Задание к выполнению:
Ответьте по отрывку о ярмарке на вопросы:
1. Чем были подпоясаны косоворотки лошадников?
2. С героями какого художника сравнивается гордость старцев и юношей?
3. Чем были украшены металлические кувшины, графины, блюда и подносы?

Фрагмент текста:
Впрочем, на этой ярмарке, которая протянулась почти от одной магистральной дороги до другой, было одно место заповедное, куда не достигали ярмарочные шумы. Здесь хозяйничали не краснолицые лошадники в пыльных косоворотках, подпоясанных узкими ремнями, украшенными набором ненастоящего серебра, а седобородые старцы и бледнолицые юноши, точно заимствованные по типажу из рафаэлевской «Афинской школы». Да и горды они были, снисходительно взирая на происходящее, гордостью героев Рафаэля. Впрочем, у их гордости было основание: необыкновенные кувшины, графины, блюда, подносы — все из металла, подчас благородного, украшенные резьбой, чеканкой, а то и чернью.

Исходные данные:

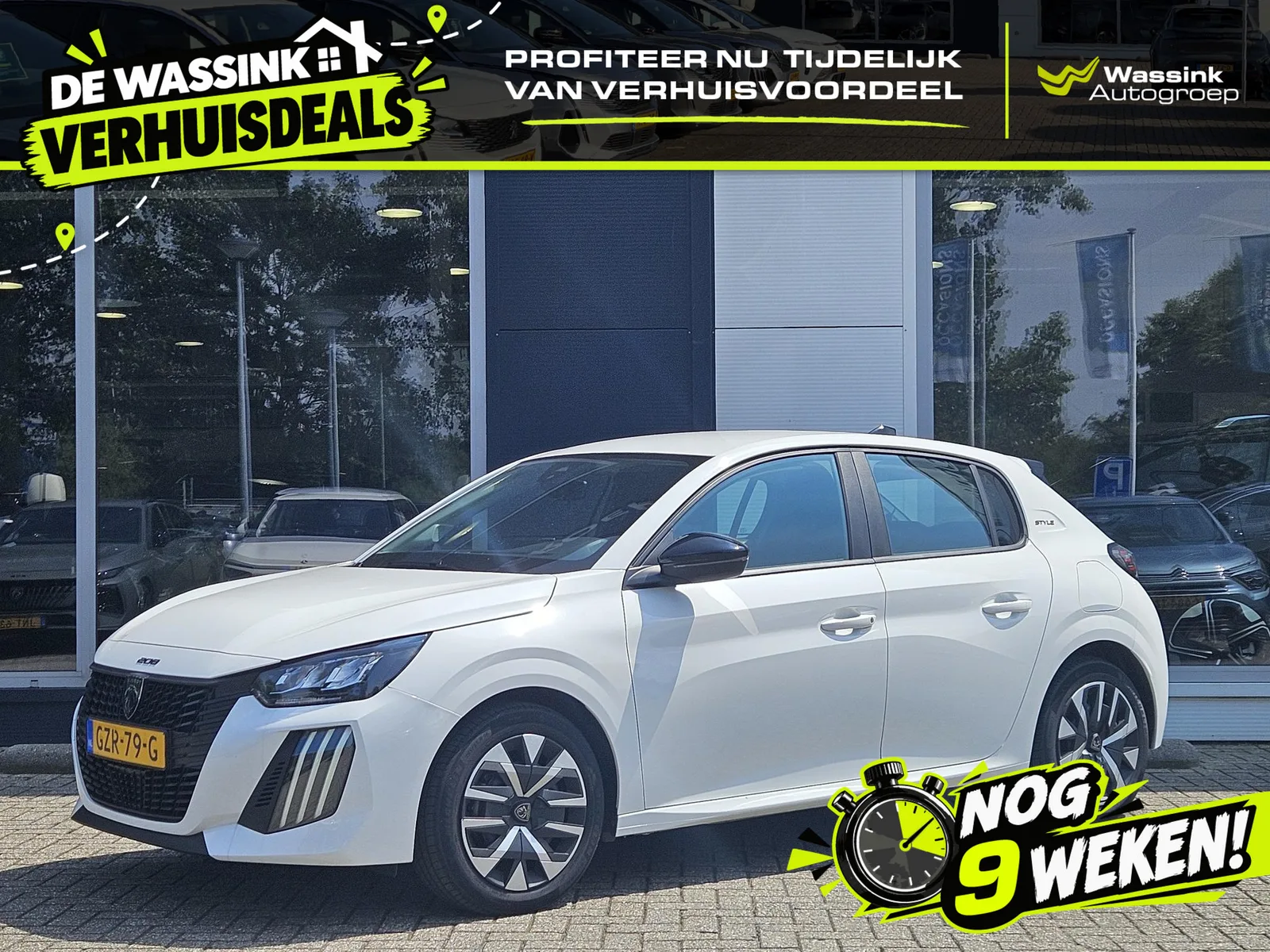 Peugeot 208 (2025) — foto 1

Решение:
1. Узкими ремнями, украшенными набором ненастоящего серебра.
2. С героями Рафаэля.
3. Резьбой, чеканкой, а то и чернью.